In April, internet giants Google and Amazon both dropped ‘domain fronting’ from their web hosting services. Domain fronting is a technique used to bypass internet censorship, in places such as Iran, Russia, and China. In January, Iran tried to block messaging app Telegram.
Now, encrypted messaging platform Wickr is starting to roll out a service to its users that includes domain fronting spread across a variety of infrastructure, meaning that customers and soon free users should be able to use the feature to circumvent censorship.
On top of encryption, “there’s also the availability part of security,” Wickr CEO Joel Wallenstrom told Motherboard in a Wickr conference call. “You can’t have one without the other.”
This issue of connectivity has come up as Wickr has acquired more corporate customers, especially those that travel or have different business units around the world, Wallenstrom said (Wickr offers both free and paid versions). Wickr already uses end to end encryption for video, audio, and text, as well as conference calls.
“It’s not just is the data protected; it’s if the service is available,” Wallenstrom said. “There are just a whole host of networking issues that exist globally.”
Domain fronting essentially hides the destination of an internet user’s traffic by placing the domains of an unblocked service in the connection request, then including the real destination only after establishing an encrypted connection. For example, when some services such as the encrypted messaging app Signal were using domain fronting, the app connected to Google’s App Engine.

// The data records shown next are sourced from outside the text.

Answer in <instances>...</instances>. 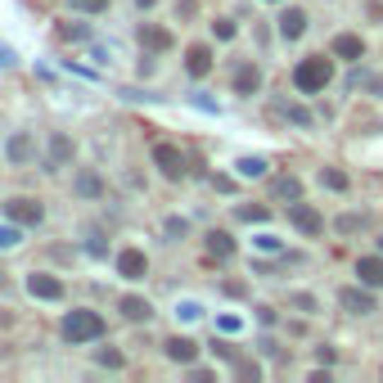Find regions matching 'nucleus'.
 <instances>
[{
  "label": "nucleus",
  "mask_w": 383,
  "mask_h": 383,
  "mask_svg": "<svg viewBox=\"0 0 383 383\" xmlns=\"http://www.w3.org/2000/svg\"><path fill=\"white\" fill-rule=\"evenodd\" d=\"M289 221H293V226H298L302 234H311V239H316L320 230H325V217H320L311 203H302V199H293V203H289Z\"/></svg>",
  "instance_id": "obj_6"
},
{
  "label": "nucleus",
  "mask_w": 383,
  "mask_h": 383,
  "mask_svg": "<svg viewBox=\"0 0 383 383\" xmlns=\"http://www.w3.org/2000/svg\"><path fill=\"white\" fill-rule=\"evenodd\" d=\"M365 226H370V217H361V212L338 217V234H352V230H365Z\"/></svg>",
  "instance_id": "obj_28"
},
{
  "label": "nucleus",
  "mask_w": 383,
  "mask_h": 383,
  "mask_svg": "<svg viewBox=\"0 0 383 383\" xmlns=\"http://www.w3.org/2000/svg\"><path fill=\"white\" fill-rule=\"evenodd\" d=\"M270 194L284 203H293V199H302V181H293V176H275L270 181Z\"/></svg>",
  "instance_id": "obj_21"
},
{
  "label": "nucleus",
  "mask_w": 383,
  "mask_h": 383,
  "mask_svg": "<svg viewBox=\"0 0 383 383\" xmlns=\"http://www.w3.org/2000/svg\"><path fill=\"white\" fill-rule=\"evenodd\" d=\"M356 275H361L365 289H383V257L379 253L375 257H361V262H356Z\"/></svg>",
  "instance_id": "obj_15"
},
{
  "label": "nucleus",
  "mask_w": 383,
  "mask_h": 383,
  "mask_svg": "<svg viewBox=\"0 0 383 383\" xmlns=\"http://www.w3.org/2000/svg\"><path fill=\"white\" fill-rule=\"evenodd\" d=\"M338 302L348 307L352 316H370V311H375V293H370V289H343Z\"/></svg>",
  "instance_id": "obj_11"
},
{
  "label": "nucleus",
  "mask_w": 383,
  "mask_h": 383,
  "mask_svg": "<svg viewBox=\"0 0 383 383\" xmlns=\"http://www.w3.org/2000/svg\"><path fill=\"white\" fill-rule=\"evenodd\" d=\"M293 307H298V311H307V316H311V311H316V298H311V293H293Z\"/></svg>",
  "instance_id": "obj_36"
},
{
  "label": "nucleus",
  "mask_w": 383,
  "mask_h": 383,
  "mask_svg": "<svg viewBox=\"0 0 383 383\" xmlns=\"http://www.w3.org/2000/svg\"><path fill=\"white\" fill-rule=\"evenodd\" d=\"M5 217L14 221V226H41V221H45V207L36 203V199H9V203H5Z\"/></svg>",
  "instance_id": "obj_5"
},
{
  "label": "nucleus",
  "mask_w": 383,
  "mask_h": 383,
  "mask_svg": "<svg viewBox=\"0 0 383 383\" xmlns=\"http://www.w3.org/2000/svg\"><path fill=\"white\" fill-rule=\"evenodd\" d=\"M176 316H181V320H199V316H203V307H199V302H181V307H176Z\"/></svg>",
  "instance_id": "obj_34"
},
{
  "label": "nucleus",
  "mask_w": 383,
  "mask_h": 383,
  "mask_svg": "<svg viewBox=\"0 0 383 383\" xmlns=\"http://www.w3.org/2000/svg\"><path fill=\"white\" fill-rule=\"evenodd\" d=\"M190 104H194V108H203V113H221V104L212 100V95H190Z\"/></svg>",
  "instance_id": "obj_32"
},
{
  "label": "nucleus",
  "mask_w": 383,
  "mask_h": 383,
  "mask_svg": "<svg viewBox=\"0 0 383 383\" xmlns=\"http://www.w3.org/2000/svg\"><path fill=\"white\" fill-rule=\"evenodd\" d=\"M194 9H199V0H176V18H194Z\"/></svg>",
  "instance_id": "obj_39"
},
{
  "label": "nucleus",
  "mask_w": 383,
  "mask_h": 383,
  "mask_svg": "<svg viewBox=\"0 0 383 383\" xmlns=\"http://www.w3.org/2000/svg\"><path fill=\"white\" fill-rule=\"evenodd\" d=\"M140 45H144V55H167L176 41H171V32L158 28V23H140Z\"/></svg>",
  "instance_id": "obj_7"
},
{
  "label": "nucleus",
  "mask_w": 383,
  "mask_h": 383,
  "mask_svg": "<svg viewBox=\"0 0 383 383\" xmlns=\"http://www.w3.org/2000/svg\"><path fill=\"white\" fill-rule=\"evenodd\" d=\"M118 270L127 280H144V270H149V257H144L140 248H122L118 253Z\"/></svg>",
  "instance_id": "obj_9"
},
{
  "label": "nucleus",
  "mask_w": 383,
  "mask_h": 383,
  "mask_svg": "<svg viewBox=\"0 0 383 383\" xmlns=\"http://www.w3.org/2000/svg\"><path fill=\"white\" fill-rule=\"evenodd\" d=\"M135 5H140V9H154V5H158V0H135Z\"/></svg>",
  "instance_id": "obj_43"
},
{
  "label": "nucleus",
  "mask_w": 383,
  "mask_h": 383,
  "mask_svg": "<svg viewBox=\"0 0 383 383\" xmlns=\"http://www.w3.org/2000/svg\"><path fill=\"white\" fill-rule=\"evenodd\" d=\"M284 118L289 122H298V127H311V113H307V108H298V104H275Z\"/></svg>",
  "instance_id": "obj_27"
},
{
  "label": "nucleus",
  "mask_w": 383,
  "mask_h": 383,
  "mask_svg": "<svg viewBox=\"0 0 383 383\" xmlns=\"http://www.w3.org/2000/svg\"><path fill=\"white\" fill-rule=\"evenodd\" d=\"M72 190H77L81 199H100V194H104V181L95 176V171H81V176H77V185H72Z\"/></svg>",
  "instance_id": "obj_22"
},
{
  "label": "nucleus",
  "mask_w": 383,
  "mask_h": 383,
  "mask_svg": "<svg viewBox=\"0 0 383 383\" xmlns=\"http://www.w3.org/2000/svg\"><path fill=\"white\" fill-rule=\"evenodd\" d=\"M28 293H32V298H41V302H59V298H64V280L50 275V270H32V275H28Z\"/></svg>",
  "instance_id": "obj_3"
},
{
  "label": "nucleus",
  "mask_w": 383,
  "mask_h": 383,
  "mask_svg": "<svg viewBox=\"0 0 383 383\" xmlns=\"http://www.w3.org/2000/svg\"><path fill=\"white\" fill-rule=\"evenodd\" d=\"M86 253H91V257H104V253H108V244L100 239V234H91V239H86Z\"/></svg>",
  "instance_id": "obj_37"
},
{
  "label": "nucleus",
  "mask_w": 383,
  "mask_h": 383,
  "mask_svg": "<svg viewBox=\"0 0 383 383\" xmlns=\"http://www.w3.org/2000/svg\"><path fill=\"white\" fill-rule=\"evenodd\" d=\"M59 333H64V343H91V338H100V333H104V320L81 307V311H68L64 316Z\"/></svg>",
  "instance_id": "obj_2"
},
{
  "label": "nucleus",
  "mask_w": 383,
  "mask_h": 383,
  "mask_svg": "<svg viewBox=\"0 0 383 383\" xmlns=\"http://www.w3.org/2000/svg\"><path fill=\"white\" fill-rule=\"evenodd\" d=\"M365 86H370V95H379V100H383V77H365Z\"/></svg>",
  "instance_id": "obj_42"
},
{
  "label": "nucleus",
  "mask_w": 383,
  "mask_h": 383,
  "mask_svg": "<svg viewBox=\"0 0 383 383\" xmlns=\"http://www.w3.org/2000/svg\"><path fill=\"white\" fill-rule=\"evenodd\" d=\"M234 91H239V95H257V91H262V68H257V64H239V68H234Z\"/></svg>",
  "instance_id": "obj_13"
},
{
  "label": "nucleus",
  "mask_w": 383,
  "mask_h": 383,
  "mask_svg": "<svg viewBox=\"0 0 383 383\" xmlns=\"http://www.w3.org/2000/svg\"><path fill=\"white\" fill-rule=\"evenodd\" d=\"M185 230H190V226H185L181 217H167V221H163V234H167V239H185Z\"/></svg>",
  "instance_id": "obj_30"
},
{
  "label": "nucleus",
  "mask_w": 383,
  "mask_h": 383,
  "mask_svg": "<svg viewBox=\"0 0 383 383\" xmlns=\"http://www.w3.org/2000/svg\"><path fill=\"white\" fill-rule=\"evenodd\" d=\"M95 361H100L104 370H122V365H127V356H122L118 348H100V352H95Z\"/></svg>",
  "instance_id": "obj_25"
},
{
  "label": "nucleus",
  "mask_w": 383,
  "mask_h": 383,
  "mask_svg": "<svg viewBox=\"0 0 383 383\" xmlns=\"http://www.w3.org/2000/svg\"><path fill=\"white\" fill-rule=\"evenodd\" d=\"M55 41H64V45L95 41V28H91V23H55Z\"/></svg>",
  "instance_id": "obj_10"
},
{
  "label": "nucleus",
  "mask_w": 383,
  "mask_h": 383,
  "mask_svg": "<svg viewBox=\"0 0 383 383\" xmlns=\"http://www.w3.org/2000/svg\"><path fill=\"white\" fill-rule=\"evenodd\" d=\"M154 163L167 181H185V154L176 144H154Z\"/></svg>",
  "instance_id": "obj_4"
},
{
  "label": "nucleus",
  "mask_w": 383,
  "mask_h": 383,
  "mask_svg": "<svg viewBox=\"0 0 383 383\" xmlns=\"http://www.w3.org/2000/svg\"><path fill=\"white\" fill-rule=\"evenodd\" d=\"M207 253H212V262H226V257H234V239L226 230H207Z\"/></svg>",
  "instance_id": "obj_19"
},
{
  "label": "nucleus",
  "mask_w": 383,
  "mask_h": 383,
  "mask_svg": "<svg viewBox=\"0 0 383 383\" xmlns=\"http://www.w3.org/2000/svg\"><path fill=\"white\" fill-rule=\"evenodd\" d=\"M72 9H81V14H104L108 9V0H68Z\"/></svg>",
  "instance_id": "obj_29"
},
{
  "label": "nucleus",
  "mask_w": 383,
  "mask_h": 383,
  "mask_svg": "<svg viewBox=\"0 0 383 383\" xmlns=\"http://www.w3.org/2000/svg\"><path fill=\"white\" fill-rule=\"evenodd\" d=\"M212 190L217 194H234V181L230 176H212Z\"/></svg>",
  "instance_id": "obj_40"
},
{
  "label": "nucleus",
  "mask_w": 383,
  "mask_h": 383,
  "mask_svg": "<svg viewBox=\"0 0 383 383\" xmlns=\"http://www.w3.org/2000/svg\"><path fill=\"white\" fill-rule=\"evenodd\" d=\"M212 32H217V41H230V36H234V23H230V18H217Z\"/></svg>",
  "instance_id": "obj_35"
},
{
  "label": "nucleus",
  "mask_w": 383,
  "mask_h": 383,
  "mask_svg": "<svg viewBox=\"0 0 383 383\" xmlns=\"http://www.w3.org/2000/svg\"><path fill=\"white\" fill-rule=\"evenodd\" d=\"M9 64H18V55H14V50H9V45H5V41H0V68H9Z\"/></svg>",
  "instance_id": "obj_41"
},
{
  "label": "nucleus",
  "mask_w": 383,
  "mask_h": 383,
  "mask_svg": "<svg viewBox=\"0 0 383 383\" xmlns=\"http://www.w3.org/2000/svg\"><path fill=\"white\" fill-rule=\"evenodd\" d=\"M379 253H383V234H379Z\"/></svg>",
  "instance_id": "obj_44"
},
{
  "label": "nucleus",
  "mask_w": 383,
  "mask_h": 383,
  "mask_svg": "<svg viewBox=\"0 0 383 383\" xmlns=\"http://www.w3.org/2000/svg\"><path fill=\"white\" fill-rule=\"evenodd\" d=\"M302 32H307V14H302V9H284V14H280V36H284V41H298Z\"/></svg>",
  "instance_id": "obj_18"
},
{
  "label": "nucleus",
  "mask_w": 383,
  "mask_h": 383,
  "mask_svg": "<svg viewBox=\"0 0 383 383\" xmlns=\"http://www.w3.org/2000/svg\"><path fill=\"white\" fill-rule=\"evenodd\" d=\"M167 356H171L176 365H194V361H199V343H194V338H181V333H176V338H167Z\"/></svg>",
  "instance_id": "obj_14"
},
{
  "label": "nucleus",
  "mask_w": 383,
  "mask_h": 383,
  "mask_svg": "<svg viewBox=\"0 0 383 383\" xmlns=\"http://www.w3.org/2000/svg\"><path fill=\"white\" fill-rule=\"evenodd\" d=\"M234 167H239V176H248V181L266 176V163H262V158H239V163H234Z\"/></svg>",
  "instance_id": "obj_26"
},
{
  "label": "nucleus",
  "mask_w": 383,
  "mask_h": 383,
  "mask_svg": "<svg viewBox=\"0 0 383 383\" xmlns=\"http://www.w3.org/2000/svg\"><path fill=\"white\" fill-rule=\"evenodd\" d=\"M320 185H325V190H338V194H348V171H338V167H325L320 171Z\"/></svg>",
  "instance_id": "obj_24"
},
{
  "label": "nucleus",
  "mask_w": 383,
  "mask_h": 383,
  "mask_svg": "<svg viewBox=\"0 0 383 383\" xmlns=\"http://www.w3.org/2000/svg\"><path fill=\"white\" fill-rule=\"evenodd\" d=\"M329 81H333V59H325V55H311V59H302V64L293 68V86H298L302 95L325 91Z\"/></svg>",
  "instance_id": "obj_1"
},
{
  "label": "nucleus",
  "mask_w": 383,
  "mask_h": 383,
  "mask_svg": "<svg viewBox=\"0 0 383 383\" xmlns=\"http://www.w3.org/2000/svg\"><path fill=\"white\" fill-rule=\"evenodd\" d=\"M118 311H122V320H131V325H144V320L154 316V307L144 302V298H122Z\"/></svg>",
  "instance_id": "obj_20"
},
{
  "label": "nucleus",
  "mask_w": 383,
  "mask_h": 383,
  "mask_svg": "<svg viewBox=\"0 0 383 383\" xmlns=\"http://www.w3.org/2000/svg\"><path fill=\"white\" fill-rule=\"evenodd\" d=\"M257 248L262 253H284V244L275 239V234H257Z\"/></svg>",
  "instance_id": "obj_33"
},
{
  "label": "nucleus",
  "mask_w": 383,
  "mask_h": 383,
  "mask_svg": "<svg viewBox=\"0 0 383 383\" xmlns=\"http://www.w3.org/2000/svg\"><path fill=\"white\" fill-rule=\"evenodd\" d=\"M23 239V226H0V248H14Z\"/></svg>",
  "instance_id": "obj_31"
},
{
  "label": "nucleus",
  "mask_w": 383,
  "mask_h": 383,
  "mask_svg": "<svg viewBox=\"0 0 383 383\" xmlns=\"http://www.w3.org/2000/svg\"><path fill=\"white\" fill-rule=\"evenodd\" d=\"M5 154H9V163H32L36 158V144H32V135H9V144H5Z\"/></svg>",
  "instance_id": "obj_17"
},
{
  "label": "nucleus",
  "mask_w": 383,
  "mask_h": 383,
  "mask_svg": "<svg viewBox=\"0 0 383 383\" xmlns=\"http://www.w3.org/2000/svg\"><path fill=\"white\" fill-rule=\"evenodd\" d=\"M185 72H190V77H207V72H212V50H207V45H190Z\"/></svg>",
  "instance_id": "obj_16"
},
{
  "label": "nucleus",
  "mask_w": 383,
  "mask_h": 383,
  "mask_svg": "<svg viewBox=\"0 0 383 383\" xmlns=\"http://www.w3.org/2000/svg\"><path fill=\"white\" fill-rule=\"evenodd\" d=\"M72 154H77L72 135L55 131V135H50V144H45V167H64V163H72Z\"/></svg>",
  "instance_id": "obj_8"
},
{
  "label": "nucleus",
  "mask_w": 383,
  "mask_h": 383,
  "mask_svg": "<svg viewBox=\"0 0 383 383\" xmlns=\"http://www.w3.org/2000/svg\"><path fill=\"white\" fill-rule=\"evenodd\" d=\"M333 55L348 59V64H356V59L365 55V41H361L356 32H338V36H333Z\"/></svg>",
  "instance_id": "obj_12"
},
{
  "label": "nucleus",
  "mask_w": 383,
  "mask_h": 383,
  "mask_svg": "<svg viewBox=\"0 0 383 383\" xmlns=\"http://www.w3.org/2000/svg\"><path fill=\"white\" fill-rule=\"evenodd\" d=\"M234 217L248 221V226H262V221H270V207L266 203H244V207H234Z\"/></svg>",
  "instance_id": "obj_23"
},
{
  "label": "nucleus",
  "mask_w": 383,
  "mask_h": 383,
  "mask_svg": "<svg viewBox=\"0 0 383 383\" xmlns=\"http://www.w3.org/2000/svg\"><path fill=\"white\" fill-rule=\"evenodd\" d=\"M217 329H221V333H239L244 325H239V316H221V320H217Z\"/></svg>",
  "instance_id": "obj_38"
}]
</instances>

Often, as was the case with Google and Amazon, domain fronting is not a formally supported feature of web hosting providers, but instead a sort-of hacky work around that those trying to beat censorship will take advantage of.
Got a tip? You can contact this reporter securely on Signal on +44 20 8133 5190, OTR chat on email@example.com, or email firstname.lastname@example.org.
When looking into this issue, “We decided we’re not experts, and it would take us a long time to become experts,” Chris Lalonde, Wickr’s COO told Motherboard, referring to anti-censorship techniques. So the company teamed up with Psiphon, a project born out of internet freedom research project Citizen Lab, which develops relevant software and runs a related network.
Psiphon’s commercial model is to provide anti-censorship technology for international broadcasters, like German broadcaster Deutsche Welle and the BBC, and other organizations. The network doesn’t only use domain fronting; Psiphon has a number of its own protocols and deploys other obfuscation techniques to work users around censorship, Michael Hull, president at Psiphon, told Motherboard.
But adopting a measure for corporate customers can also benefit ordinary users. Wickr is deploying the Psiphon network functionality to its enterprise customers immediately, but over the next several weeks the company will roll it out to paying Pro and free users as well, Lalonde said. Free users will have a lower bandwidth of use, and the feature is not enabled by default, with users deciding when to switch it on, he added.
In July Senator Ron Wyden and Senator Marco Rubio wrote letters to Amazon and Google, asking them to reconsider dropping domain fronting.
“We respectfully urge you to reconsider your decision to prohibit domain fronting given the harm it will do to global internet freedom and the risk it will impose upon human rights activists, journalists, and others who rely on the internet freedom tools,” the letters read.